Nell'estate del 2003 fa rientro alla Roma, ad aspettarlo c'è Capello: "Non fu facile presentarsi a Trigoria. A Venezia non avevo giocato praticamente mai e in più, non appena entrai nell'ufficio del mister durante il mio primo giorno, lui mi chiese: 'Perché non hai mai giocato lì?'. Non sapevo cosa rispondere. Poi, nel ritiro estivo in Austria, mi ha messo titolare fin dal primo giorno e non mi ha mai tolto. Lo ringrazierò per sempre per la fiducia. Nel mio primo anno a Roma ho fatto otto gol e più di 15 assist. Il tutto quando solo un anno prima ero un giocatore sconosciuto".

 

"Capello mi voleva alla Juve"

Alla Roma non era l'unico giocatore che con la palla ci sapeva fare. Con lui c'era anche Cassano: "Un giocatore eccezionale - spiega - che aveva una tecnica incredibile. Non era molto equilibrato mentalmente (ride), ma è stato un piacere giocare con lui". E poi, ovviamente, Francesco Totti: "Un onore condividere lo spogliatoio con lui. Aveva una qualità assurda, rappresentava la Roma. Era una persona umile, un capitano tranquillo. Era troppo forte. Diverso dagli altri". Chiosa ancora su Capello: "Lo rispettavano tutti, anche Cassano che ogni tanto sbroccava. Mi voleva con sè alla Juve? Sì, ma non ci sarei andato dopo il mio primo anno in giallorosso"

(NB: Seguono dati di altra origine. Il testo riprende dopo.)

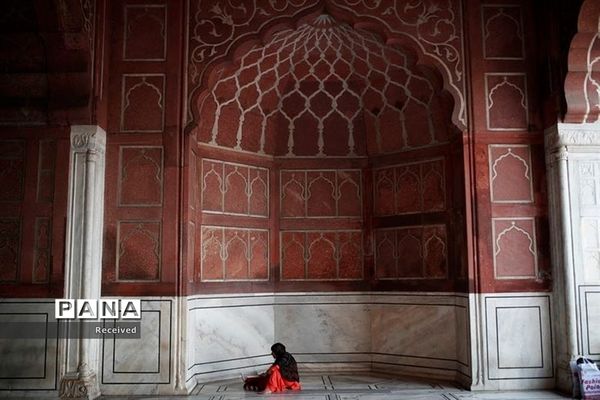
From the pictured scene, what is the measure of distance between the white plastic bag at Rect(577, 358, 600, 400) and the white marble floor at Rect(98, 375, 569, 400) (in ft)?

Il Tacco di Dio e la magia di Lione: "Spalletti il migliore"

Dai tifosi della Roma si fece amare fin da subito anche grazie al gol alla Lazio nel novembre del 2003, il famoso tacco di Dio: "Una rete memorabile, la prima con quella maglia. Colpii la palla con il tacco, un gesto tecnico incredibile. E' stato il mio gol più bello". Un'altra prodezza fu il doppio passo e il bolide con cui punì il Lione il 6 marzo nel 2007, ritorno degli ottavi di Champions: "Ne feci otto di passi intorno alla palla (ride ndr). Fu una notte splendida. In quegli anni il Lione aveva una squadra molto forte, da Juninho a Malouda e Fred. All'andata finì 0-0, giocammo benissimo ma fummo molto sfortunati. Al ritorno una partita fantastica, giocavamo a memoria". In panchina c'era Spalletti: "L'allenatore più forte che abbia mai avuto - afferma sicuro Mancini - voglio prenderlo come esempio, è stato un grandissimo. Giocare in quella Roma era un piacere, c'era un tasso tecnico sopra la media e un mister molto bravo. Luciano insegna calcio, ti fa capire un sacco di cose. Durante gli allenamenti, se necessario, ti prendeva anche per il braccio pur di farti assimilare i movimenti. Sul campo era il numero uno".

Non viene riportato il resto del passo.